Your assignment:
Among the entries below, take the line with "Wellington, site 002a, 8/10/2016" and the line with "genus: Connochaetes", and output them and every line between them exactly, with nothing else.

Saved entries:
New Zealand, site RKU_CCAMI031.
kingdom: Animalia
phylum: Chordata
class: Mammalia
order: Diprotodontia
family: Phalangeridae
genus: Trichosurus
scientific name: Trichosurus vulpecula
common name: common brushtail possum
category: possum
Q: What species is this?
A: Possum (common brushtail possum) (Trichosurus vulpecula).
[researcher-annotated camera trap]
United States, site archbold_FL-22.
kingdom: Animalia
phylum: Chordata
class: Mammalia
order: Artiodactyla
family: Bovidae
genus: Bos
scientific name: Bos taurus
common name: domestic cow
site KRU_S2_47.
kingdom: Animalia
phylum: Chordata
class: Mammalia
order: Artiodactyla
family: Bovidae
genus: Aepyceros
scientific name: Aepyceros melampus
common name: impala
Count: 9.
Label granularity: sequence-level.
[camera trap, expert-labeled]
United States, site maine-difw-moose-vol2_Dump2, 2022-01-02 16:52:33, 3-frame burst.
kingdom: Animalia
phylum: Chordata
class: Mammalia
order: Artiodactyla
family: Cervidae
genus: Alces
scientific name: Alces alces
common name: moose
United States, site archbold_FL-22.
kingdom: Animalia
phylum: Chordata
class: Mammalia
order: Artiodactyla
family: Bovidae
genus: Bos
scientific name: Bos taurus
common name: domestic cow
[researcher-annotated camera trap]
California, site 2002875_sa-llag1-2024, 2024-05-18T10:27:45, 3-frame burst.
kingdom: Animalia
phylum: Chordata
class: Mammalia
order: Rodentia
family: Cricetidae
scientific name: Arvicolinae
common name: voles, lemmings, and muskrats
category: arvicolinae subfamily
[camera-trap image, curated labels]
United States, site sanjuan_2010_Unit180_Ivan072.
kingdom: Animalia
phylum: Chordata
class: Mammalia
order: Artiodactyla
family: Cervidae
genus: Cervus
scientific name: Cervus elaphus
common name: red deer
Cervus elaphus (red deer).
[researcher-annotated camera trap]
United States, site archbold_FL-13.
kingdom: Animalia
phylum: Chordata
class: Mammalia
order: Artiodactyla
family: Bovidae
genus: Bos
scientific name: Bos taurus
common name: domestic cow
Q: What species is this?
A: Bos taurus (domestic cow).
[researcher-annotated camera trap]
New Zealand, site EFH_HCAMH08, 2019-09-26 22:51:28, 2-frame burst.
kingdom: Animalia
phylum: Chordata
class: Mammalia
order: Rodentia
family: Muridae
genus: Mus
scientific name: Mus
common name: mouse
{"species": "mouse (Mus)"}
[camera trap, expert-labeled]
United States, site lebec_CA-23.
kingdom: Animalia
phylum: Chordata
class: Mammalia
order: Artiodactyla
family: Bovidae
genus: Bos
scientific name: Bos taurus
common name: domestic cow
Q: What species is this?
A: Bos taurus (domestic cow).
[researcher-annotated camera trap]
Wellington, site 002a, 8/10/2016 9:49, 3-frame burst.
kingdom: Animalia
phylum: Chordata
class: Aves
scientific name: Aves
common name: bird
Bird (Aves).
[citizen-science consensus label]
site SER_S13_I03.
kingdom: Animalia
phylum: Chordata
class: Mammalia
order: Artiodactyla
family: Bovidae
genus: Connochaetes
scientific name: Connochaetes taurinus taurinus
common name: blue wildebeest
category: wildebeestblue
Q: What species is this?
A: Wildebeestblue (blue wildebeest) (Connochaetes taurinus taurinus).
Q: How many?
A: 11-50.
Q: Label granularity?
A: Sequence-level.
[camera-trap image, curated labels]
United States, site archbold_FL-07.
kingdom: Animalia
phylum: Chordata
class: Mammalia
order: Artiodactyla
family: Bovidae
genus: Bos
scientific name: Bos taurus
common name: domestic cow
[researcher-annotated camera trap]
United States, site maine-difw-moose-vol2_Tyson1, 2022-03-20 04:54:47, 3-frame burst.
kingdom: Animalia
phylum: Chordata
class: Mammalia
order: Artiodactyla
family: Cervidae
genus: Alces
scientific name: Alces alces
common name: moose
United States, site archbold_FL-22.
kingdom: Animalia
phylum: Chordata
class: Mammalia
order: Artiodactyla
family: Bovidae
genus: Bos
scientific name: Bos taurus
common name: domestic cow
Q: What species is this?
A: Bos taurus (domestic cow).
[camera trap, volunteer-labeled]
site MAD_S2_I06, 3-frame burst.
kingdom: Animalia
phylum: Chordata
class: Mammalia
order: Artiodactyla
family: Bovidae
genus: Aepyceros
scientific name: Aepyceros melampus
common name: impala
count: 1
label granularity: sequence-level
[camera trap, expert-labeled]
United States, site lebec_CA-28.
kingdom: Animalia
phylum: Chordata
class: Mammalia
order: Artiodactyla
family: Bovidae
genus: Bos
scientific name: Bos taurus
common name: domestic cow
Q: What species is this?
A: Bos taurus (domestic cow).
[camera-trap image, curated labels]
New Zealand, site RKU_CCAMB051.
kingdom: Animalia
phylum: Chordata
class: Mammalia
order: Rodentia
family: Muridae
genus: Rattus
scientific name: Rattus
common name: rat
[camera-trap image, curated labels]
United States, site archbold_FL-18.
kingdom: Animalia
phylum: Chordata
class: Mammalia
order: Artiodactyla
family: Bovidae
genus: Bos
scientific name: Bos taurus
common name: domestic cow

Expected answer:
Wellington, site 002a, 8/10/2016 9:49, 3-frame burst.
kingdom: Animalia
phylum: Chordata
class: Aves
scientific name: Aves
common name: bird
Bird (Aves).
[citizen-science consensus label]
site SER_S13_I03.
kingdom: Animalia
phylum: Chordata
class: Mammalia
order: Artiodactyla
family: Bovidae
genus: Connochaetes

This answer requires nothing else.